Iran's attacks have killed 24 civilians in Israel and damaged hundreds of structures, including a hospital in the southern city of Beersheba.
While most of the institute's research is in areas with potential benefits for medicine and scientific knowledge, it also has connections with defence. It announced in October 2024 a collaboration with Israel's largest defence firm Elbit on "bio-inspired materials for defence applications".
A multidisciplinary institution which carries out research in fields including genetics, immunology and astrophysics, Weizmann was founded in 1934 and is considered world-class within the international scientific community.
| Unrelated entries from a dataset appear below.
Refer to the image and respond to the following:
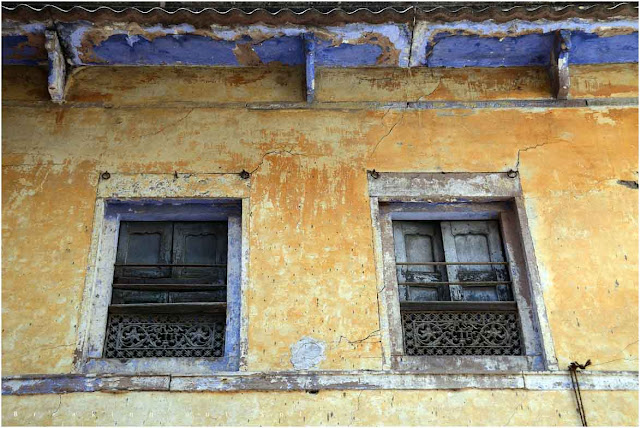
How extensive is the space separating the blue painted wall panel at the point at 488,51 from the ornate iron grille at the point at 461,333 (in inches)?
95.3

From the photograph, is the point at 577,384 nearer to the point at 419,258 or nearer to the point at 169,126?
the point at 419,258

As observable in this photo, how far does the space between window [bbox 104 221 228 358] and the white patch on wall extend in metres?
0.59

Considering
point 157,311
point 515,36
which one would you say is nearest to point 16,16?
point 157,311

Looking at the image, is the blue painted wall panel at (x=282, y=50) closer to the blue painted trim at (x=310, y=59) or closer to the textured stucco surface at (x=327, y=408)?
the blue painted trim at (x=310, y=59)

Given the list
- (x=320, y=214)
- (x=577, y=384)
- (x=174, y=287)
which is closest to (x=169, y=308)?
(x=174, y=287)

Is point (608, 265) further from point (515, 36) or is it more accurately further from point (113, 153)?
point (113, 153)

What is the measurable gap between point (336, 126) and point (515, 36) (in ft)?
5.86

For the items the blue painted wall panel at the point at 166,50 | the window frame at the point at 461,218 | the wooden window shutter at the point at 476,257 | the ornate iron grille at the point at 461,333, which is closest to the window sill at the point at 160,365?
the window frame at the point at 461,218

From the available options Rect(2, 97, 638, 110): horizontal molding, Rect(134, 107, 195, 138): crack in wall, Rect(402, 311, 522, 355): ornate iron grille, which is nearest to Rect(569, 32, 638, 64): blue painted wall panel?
Rect(2, 97, 638, 110): horizontal molding

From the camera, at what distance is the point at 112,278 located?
18.5ft

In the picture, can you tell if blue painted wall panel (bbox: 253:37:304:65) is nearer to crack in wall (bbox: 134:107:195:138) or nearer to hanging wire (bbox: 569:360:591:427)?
crack in wall (bbox: 134:107:195:138)

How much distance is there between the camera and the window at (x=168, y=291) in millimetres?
5398

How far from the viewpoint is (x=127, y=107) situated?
6.38 metres

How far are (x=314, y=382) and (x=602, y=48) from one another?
404cm
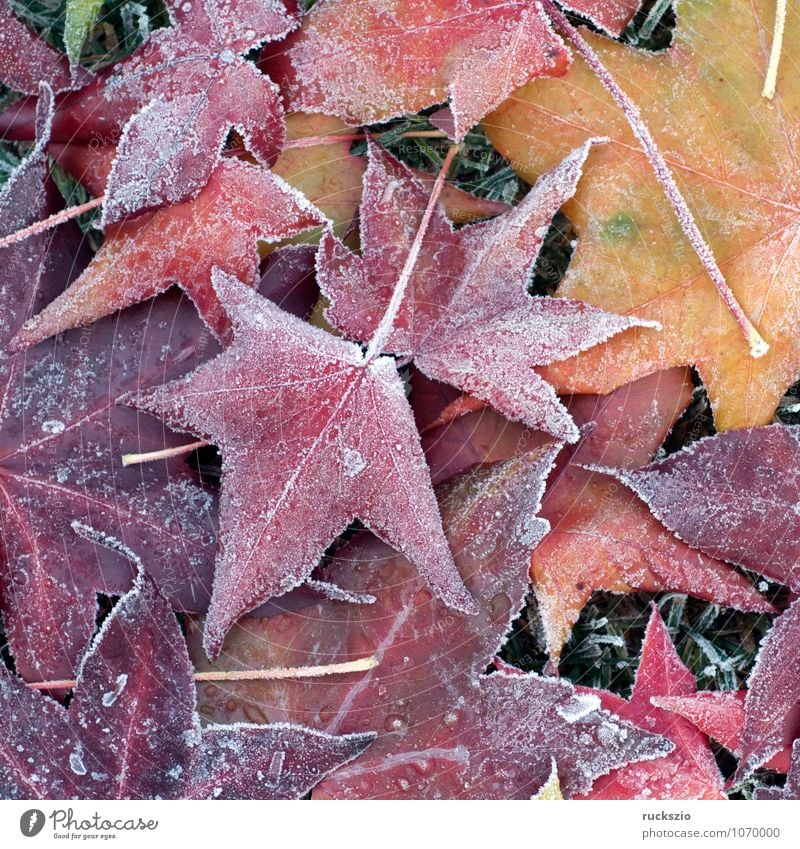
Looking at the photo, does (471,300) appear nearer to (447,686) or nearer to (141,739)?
(447,686)

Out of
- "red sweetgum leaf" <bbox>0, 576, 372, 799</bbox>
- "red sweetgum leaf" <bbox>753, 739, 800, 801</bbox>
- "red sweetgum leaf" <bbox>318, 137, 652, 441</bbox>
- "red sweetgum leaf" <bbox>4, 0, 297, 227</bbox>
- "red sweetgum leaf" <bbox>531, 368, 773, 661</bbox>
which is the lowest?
"red sweetgum leaf" <bbox>753, 739, 800, 801</bbox>

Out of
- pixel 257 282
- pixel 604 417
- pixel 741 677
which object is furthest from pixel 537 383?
pixel 741 677

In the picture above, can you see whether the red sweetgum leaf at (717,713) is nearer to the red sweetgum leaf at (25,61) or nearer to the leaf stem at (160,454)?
the leaf stem at (160,454)

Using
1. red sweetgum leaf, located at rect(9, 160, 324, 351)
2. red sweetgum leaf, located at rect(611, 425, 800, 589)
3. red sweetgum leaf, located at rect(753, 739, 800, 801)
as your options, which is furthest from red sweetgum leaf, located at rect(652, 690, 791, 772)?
red sweetgum leaf, located at rect(9, 160, 324, 351)

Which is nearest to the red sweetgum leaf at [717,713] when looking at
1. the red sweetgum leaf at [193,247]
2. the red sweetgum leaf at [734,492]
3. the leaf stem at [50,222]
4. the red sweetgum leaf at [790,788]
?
the red sweetgum leaf at [790,788]

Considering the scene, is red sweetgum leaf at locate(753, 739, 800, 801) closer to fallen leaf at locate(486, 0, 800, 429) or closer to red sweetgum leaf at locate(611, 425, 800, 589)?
red sweetgum leaf at locate(611, 425, 800, 589)

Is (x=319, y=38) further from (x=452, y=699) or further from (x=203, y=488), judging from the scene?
(x=452, y=699)
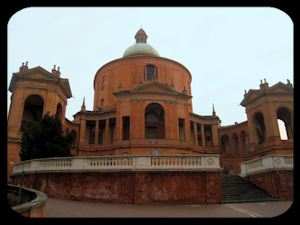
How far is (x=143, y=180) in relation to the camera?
13195 millimetres

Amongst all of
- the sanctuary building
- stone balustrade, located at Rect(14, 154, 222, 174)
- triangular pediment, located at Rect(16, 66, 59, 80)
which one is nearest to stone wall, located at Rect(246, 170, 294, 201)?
stone balustrade, located at Rect(14, 154, 222, 174)

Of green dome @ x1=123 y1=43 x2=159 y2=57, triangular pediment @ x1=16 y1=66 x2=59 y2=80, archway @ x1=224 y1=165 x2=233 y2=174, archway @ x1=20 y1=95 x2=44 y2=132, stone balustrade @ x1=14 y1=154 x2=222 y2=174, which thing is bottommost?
stone balustrade @ x1=14 y1=154 x2=222 y2=174

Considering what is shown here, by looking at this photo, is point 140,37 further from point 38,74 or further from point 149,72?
point 38,74

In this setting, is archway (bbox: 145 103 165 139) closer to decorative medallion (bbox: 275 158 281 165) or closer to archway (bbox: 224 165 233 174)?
archway (bbox: 224 165 233 174)

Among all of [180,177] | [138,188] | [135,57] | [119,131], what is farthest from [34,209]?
[135,57]

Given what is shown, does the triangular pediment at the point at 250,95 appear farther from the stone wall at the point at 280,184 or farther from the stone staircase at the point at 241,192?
the stone wall at the point at 280,184

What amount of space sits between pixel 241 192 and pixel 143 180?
268 inches

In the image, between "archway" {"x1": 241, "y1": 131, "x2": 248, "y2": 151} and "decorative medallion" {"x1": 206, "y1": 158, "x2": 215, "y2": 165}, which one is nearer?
"decorative medallion" {"x1": 206, "y1": 158, "x2": 215, "y2": 165}

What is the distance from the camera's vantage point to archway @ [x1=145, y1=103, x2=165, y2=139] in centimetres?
3134

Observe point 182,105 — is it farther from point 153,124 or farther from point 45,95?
point 45,95

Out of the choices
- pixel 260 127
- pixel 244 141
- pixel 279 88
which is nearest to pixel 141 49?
pixel 279 88

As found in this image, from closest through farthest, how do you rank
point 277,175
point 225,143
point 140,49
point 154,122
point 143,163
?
point 143,163
point 277,175
point 154,122
point 225,143
point 140,49

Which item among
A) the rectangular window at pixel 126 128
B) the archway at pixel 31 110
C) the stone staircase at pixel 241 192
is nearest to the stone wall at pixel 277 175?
the stone staircase at pixel 241 192

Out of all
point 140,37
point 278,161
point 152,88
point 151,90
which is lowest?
point 278,161
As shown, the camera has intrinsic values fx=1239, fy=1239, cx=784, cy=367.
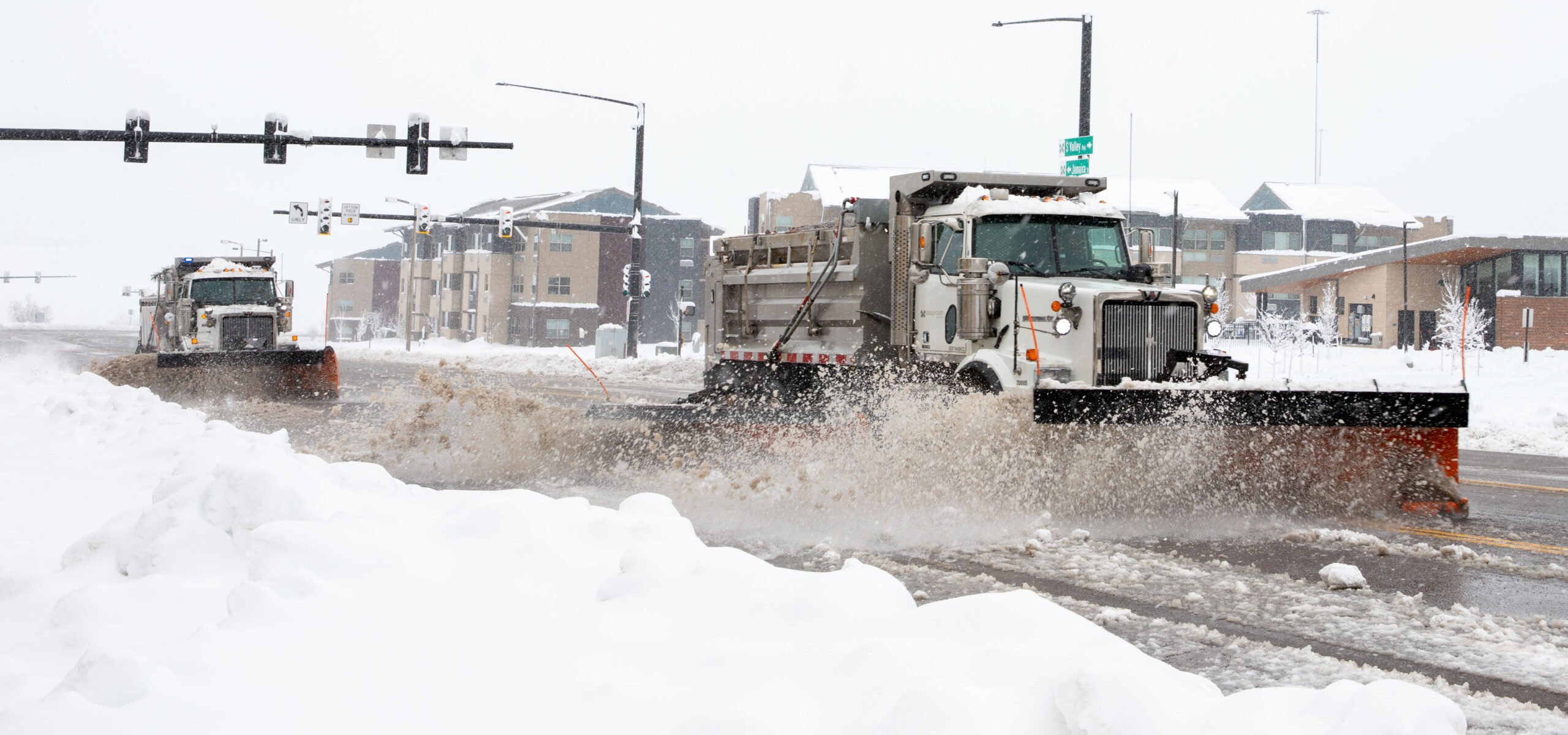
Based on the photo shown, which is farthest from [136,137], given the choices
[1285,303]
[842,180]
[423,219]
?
[1285,303]

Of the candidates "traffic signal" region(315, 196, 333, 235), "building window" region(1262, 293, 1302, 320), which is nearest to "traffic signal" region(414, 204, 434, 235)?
"traffic signal" region(315, 196, 333, 235)

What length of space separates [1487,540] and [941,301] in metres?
4.50

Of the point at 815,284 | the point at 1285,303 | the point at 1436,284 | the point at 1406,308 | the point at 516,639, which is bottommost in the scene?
the point at 516,639

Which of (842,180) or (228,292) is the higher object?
(842,180)

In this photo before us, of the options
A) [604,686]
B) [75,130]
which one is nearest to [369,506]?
[604,686]

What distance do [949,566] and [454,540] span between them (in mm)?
2834

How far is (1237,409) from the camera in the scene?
801 centimetres

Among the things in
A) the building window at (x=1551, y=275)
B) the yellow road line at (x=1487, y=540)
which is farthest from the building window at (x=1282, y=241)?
the yellow road line at (x=1487, y=540)

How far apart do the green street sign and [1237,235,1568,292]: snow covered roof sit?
1404 inches

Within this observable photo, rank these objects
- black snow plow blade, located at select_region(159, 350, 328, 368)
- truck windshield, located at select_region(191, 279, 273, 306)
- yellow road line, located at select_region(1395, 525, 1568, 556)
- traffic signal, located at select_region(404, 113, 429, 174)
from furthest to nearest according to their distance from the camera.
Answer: traffic signal, located at select_region(404, 113, 429, 174) < truck windshield, located at select_region(191, 279, 273, 306) < black snow plow blade, located at select_region(159, 350, 328, 368) < yellow road line, located at select_region(1395, 525, 1568, 556)

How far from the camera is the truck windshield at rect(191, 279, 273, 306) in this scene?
84.4 feet

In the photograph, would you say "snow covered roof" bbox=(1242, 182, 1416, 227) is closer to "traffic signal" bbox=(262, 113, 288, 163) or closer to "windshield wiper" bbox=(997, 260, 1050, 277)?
"traffic signal" bbox=(262, 113, 288, 163)

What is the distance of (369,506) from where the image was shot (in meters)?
5.17

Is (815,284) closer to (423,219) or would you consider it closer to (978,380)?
(978,380)
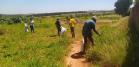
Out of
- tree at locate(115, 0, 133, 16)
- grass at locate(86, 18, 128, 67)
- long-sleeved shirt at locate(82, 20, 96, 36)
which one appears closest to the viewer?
grass at locate(86, 18, 128, 67)

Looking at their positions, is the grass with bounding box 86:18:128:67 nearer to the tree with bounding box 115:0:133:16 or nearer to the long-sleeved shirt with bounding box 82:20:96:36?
the long-sleeved shirt with bounding box 82:20:96:36

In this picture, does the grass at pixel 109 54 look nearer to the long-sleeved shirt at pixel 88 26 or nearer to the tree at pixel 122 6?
the long-sleeved shirt at pixel 88 26

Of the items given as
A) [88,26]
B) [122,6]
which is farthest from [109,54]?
[122,6]

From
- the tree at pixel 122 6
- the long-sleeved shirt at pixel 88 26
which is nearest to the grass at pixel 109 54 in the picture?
the long-sleeved shirt at pixel 88 26

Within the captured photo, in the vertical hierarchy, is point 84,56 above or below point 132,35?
below

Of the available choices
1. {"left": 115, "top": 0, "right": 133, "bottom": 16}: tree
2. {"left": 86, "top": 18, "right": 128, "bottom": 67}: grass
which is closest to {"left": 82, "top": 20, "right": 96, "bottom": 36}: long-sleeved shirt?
{"left": 86, "top": 18, "right": 128, "bottom": 67}: grass

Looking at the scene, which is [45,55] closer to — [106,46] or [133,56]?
[106,46]

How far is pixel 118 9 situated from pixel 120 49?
57200mm

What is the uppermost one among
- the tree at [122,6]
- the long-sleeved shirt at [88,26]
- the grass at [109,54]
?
the long-sleeved shirt at [88,26]

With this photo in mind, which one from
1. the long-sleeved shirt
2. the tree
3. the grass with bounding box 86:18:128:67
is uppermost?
the long-sleeved shirt

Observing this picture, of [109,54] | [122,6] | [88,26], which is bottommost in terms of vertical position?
[122,6]

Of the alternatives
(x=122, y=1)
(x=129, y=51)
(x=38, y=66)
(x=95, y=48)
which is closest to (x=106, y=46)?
(x=95, y=48)

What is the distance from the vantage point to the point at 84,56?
48.6 feet

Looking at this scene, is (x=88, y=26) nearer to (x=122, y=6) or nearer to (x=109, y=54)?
(x=109, y=54)
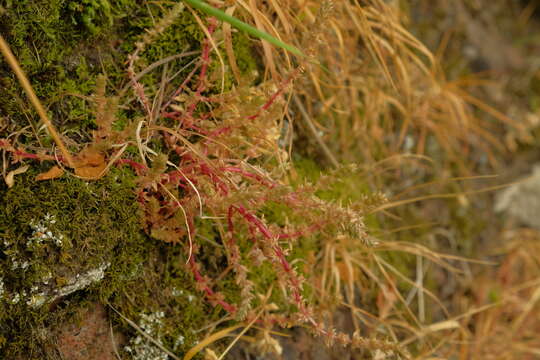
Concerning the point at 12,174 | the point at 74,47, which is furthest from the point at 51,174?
the point at 74,47

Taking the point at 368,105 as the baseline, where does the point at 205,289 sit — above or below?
below

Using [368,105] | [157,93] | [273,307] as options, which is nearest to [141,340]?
[273,307]

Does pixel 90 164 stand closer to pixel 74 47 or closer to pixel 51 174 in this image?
pixel 51 174

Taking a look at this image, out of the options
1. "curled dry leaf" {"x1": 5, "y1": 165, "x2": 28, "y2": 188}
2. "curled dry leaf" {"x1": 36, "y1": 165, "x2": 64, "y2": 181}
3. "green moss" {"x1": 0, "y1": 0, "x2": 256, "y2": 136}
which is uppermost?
"green moss" {"x1": 0, "y1": 0, "x2": 256, "y2": 136}

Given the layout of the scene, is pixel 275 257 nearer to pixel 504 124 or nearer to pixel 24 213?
pixel 24 213

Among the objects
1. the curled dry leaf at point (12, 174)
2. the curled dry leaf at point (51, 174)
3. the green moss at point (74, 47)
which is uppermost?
the green moss at point (74, 47)

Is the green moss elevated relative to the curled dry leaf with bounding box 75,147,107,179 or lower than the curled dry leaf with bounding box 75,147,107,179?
elevated

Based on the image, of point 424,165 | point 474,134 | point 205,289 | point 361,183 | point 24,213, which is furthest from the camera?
point 474,134
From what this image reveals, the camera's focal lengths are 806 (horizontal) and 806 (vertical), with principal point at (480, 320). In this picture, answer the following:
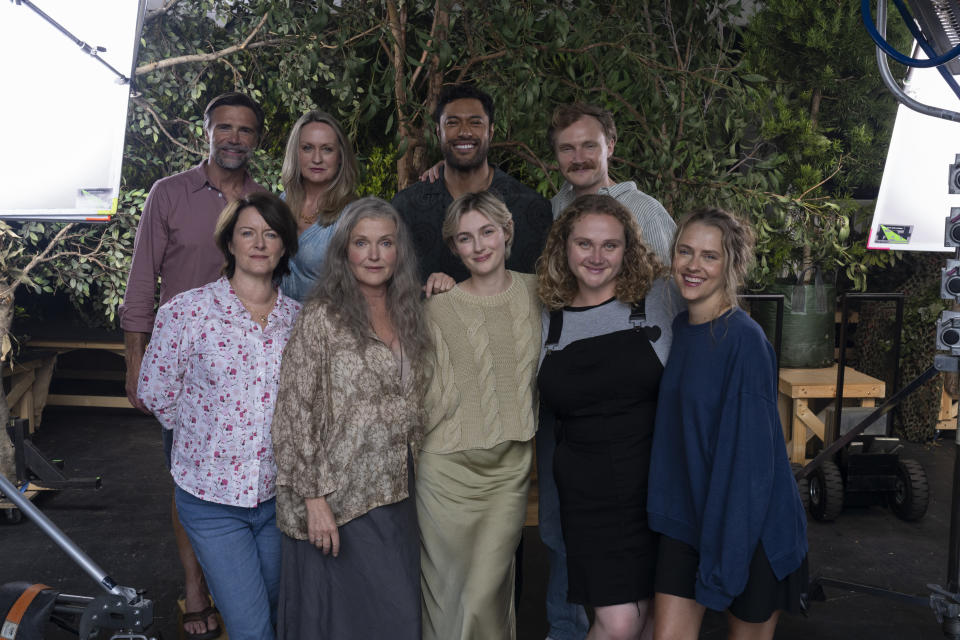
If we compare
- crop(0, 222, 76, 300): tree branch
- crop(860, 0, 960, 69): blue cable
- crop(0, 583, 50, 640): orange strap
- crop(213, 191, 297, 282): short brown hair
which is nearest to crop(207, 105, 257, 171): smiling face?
crop(213, 191, 297, 282): short brown hair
It is Israel's most important science research institute, with 286 research groups, 191 staff scientists and hundreds of PhD students, master's students and postdoctoral fellows.
'Everything is lost'
The Iranian missile hit the work of researchers such as Eldad Tzahor, who focuses on regenerative medicine with particular relevance to adult heart diseases. He said many samples and tissues that had been part of long-running experiments had been destroyed.
"Everything is lost," he told Reuters TV. "I would estimate that it will take us about a year to get into a full year of research and with everything working again."
In financial terms, the damage is estimated at $300-$500 million, according to the institute, which operates costly, complex machines, often shared between several labs or research groups.
Jacob Hanna, who runs a molecular genetics team focused on embryonic stem cell biology, told the scientific journal Nature that his lab's ceiling had collapsed and the staircase had detached.
His students managed to save hundreds of frozen mouse and human cell lines by transferring them to back-up liquid-nitrogen tanks that Hanna had stored in the basement, Nature reported.
"I was always worried that if a war actually happens, I don't want to lose these," he said.